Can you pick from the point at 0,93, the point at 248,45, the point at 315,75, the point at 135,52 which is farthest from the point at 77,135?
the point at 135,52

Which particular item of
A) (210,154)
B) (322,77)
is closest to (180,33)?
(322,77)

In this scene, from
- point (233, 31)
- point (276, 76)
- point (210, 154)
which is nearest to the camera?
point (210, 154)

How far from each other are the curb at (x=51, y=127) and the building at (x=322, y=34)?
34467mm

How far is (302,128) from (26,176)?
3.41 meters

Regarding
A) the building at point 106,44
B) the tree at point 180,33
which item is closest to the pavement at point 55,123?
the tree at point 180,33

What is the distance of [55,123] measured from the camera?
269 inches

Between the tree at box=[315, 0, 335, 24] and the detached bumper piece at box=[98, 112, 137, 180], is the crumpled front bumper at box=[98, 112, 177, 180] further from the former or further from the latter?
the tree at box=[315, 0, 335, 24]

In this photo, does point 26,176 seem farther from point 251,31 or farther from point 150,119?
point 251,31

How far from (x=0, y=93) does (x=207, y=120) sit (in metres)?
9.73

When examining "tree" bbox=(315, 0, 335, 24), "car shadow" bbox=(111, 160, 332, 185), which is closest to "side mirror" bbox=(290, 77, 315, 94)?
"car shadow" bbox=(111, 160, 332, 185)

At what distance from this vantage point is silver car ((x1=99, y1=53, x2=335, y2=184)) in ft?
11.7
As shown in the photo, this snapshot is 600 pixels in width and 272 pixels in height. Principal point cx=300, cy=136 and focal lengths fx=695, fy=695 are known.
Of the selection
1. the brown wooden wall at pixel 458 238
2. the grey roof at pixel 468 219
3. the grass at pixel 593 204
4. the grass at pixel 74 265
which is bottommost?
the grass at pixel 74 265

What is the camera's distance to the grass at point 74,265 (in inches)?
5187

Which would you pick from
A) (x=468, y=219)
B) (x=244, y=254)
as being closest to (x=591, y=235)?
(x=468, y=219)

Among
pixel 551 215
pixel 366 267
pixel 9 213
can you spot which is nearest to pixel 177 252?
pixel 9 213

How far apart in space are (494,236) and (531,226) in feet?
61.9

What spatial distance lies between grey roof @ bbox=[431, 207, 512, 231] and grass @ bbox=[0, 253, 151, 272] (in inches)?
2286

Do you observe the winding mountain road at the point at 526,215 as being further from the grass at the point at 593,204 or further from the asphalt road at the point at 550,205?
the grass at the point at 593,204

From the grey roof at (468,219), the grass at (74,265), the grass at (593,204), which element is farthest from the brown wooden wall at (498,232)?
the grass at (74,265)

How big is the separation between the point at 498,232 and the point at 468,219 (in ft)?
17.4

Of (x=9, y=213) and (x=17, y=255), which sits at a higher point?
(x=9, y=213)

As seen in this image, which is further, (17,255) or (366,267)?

++++++++++

__What is needed__
Only the lines from the one that contains "In this photo, does" through the last line should be repeated, each exactly as it stands, with both ends included.

__Answer to the exercise__
In this photo, does point 26,176 seem farther from point 251,31 or farther from point 150,119?
point 251,31

How far from (x=0, y=93) does (x=207, y=120) sit (in metres)?
9.73

When examining "tree" bbox=(315, 0, 335, 24), "car shadow" bbox=(111, 160, 332, 185), which is closest to "side mirror" bbox=(290, 77, 315, 94)?
"car shadow" bbox=(111, 160, 332, 185)

At what distance from this vantage point is silver car ((x1=99, y1=53, x2=335, y2=184)) in ft?
11.7
As shown in the photo, this snapshot is 600 pixels in width and 272 pixels in height. Principal point cx=300, cy=136 and focal lengths fx=695, fy=695 are known.
Of the selection
1. the brown wooden wall at pixel 458 238
2. the grey roof at pixel 468 219
3. the grass at pixel 593 204
4. the grass at pixel 74 265
which is bottommost?
the grass at pixel 74 265

What is the camera's distance to the grass at point 74,265 (in inches)?
5187

Which would you pick from
A) (x=468, y=219)
B) (x=244, y=254)
as being closest to (x=591, y=235)?
(x=468, y=219)

Among
pixel 551 215
pixel 366 267
pixel 9 213
can you spot which is nearest to pixel 177 252?
pixel 9 213

How far apart in space are (494,236) and (531,226) in feet?
61.9

What spatial distance lies between grey roof @ bbox=[431, 207, 512, 231] and grass @ bbox=[0, 253, 151, 272] (in inches)?
2286

Do you observe the winding mountain road at the point at 526,215 as being further from the grass at the point at 593,204 or further from the asphalt road at the point at 550,205?
the grass at the point at 593,204

From the grey roof at (468,219), the grass at (74,265), the grass at (593,204), which element is farthest from the brown wooden wall at (498,232)?
the grass at (74,265)

How big is the separation between the point at 498,232 and the point at 468,219 (in ft)?
17.4

Of (x=9, y=213) and (x=17, y=255), which sits at a higher point?
(x=9, y=213)

As seen in this image, which is further, (17,255) or (366,267)?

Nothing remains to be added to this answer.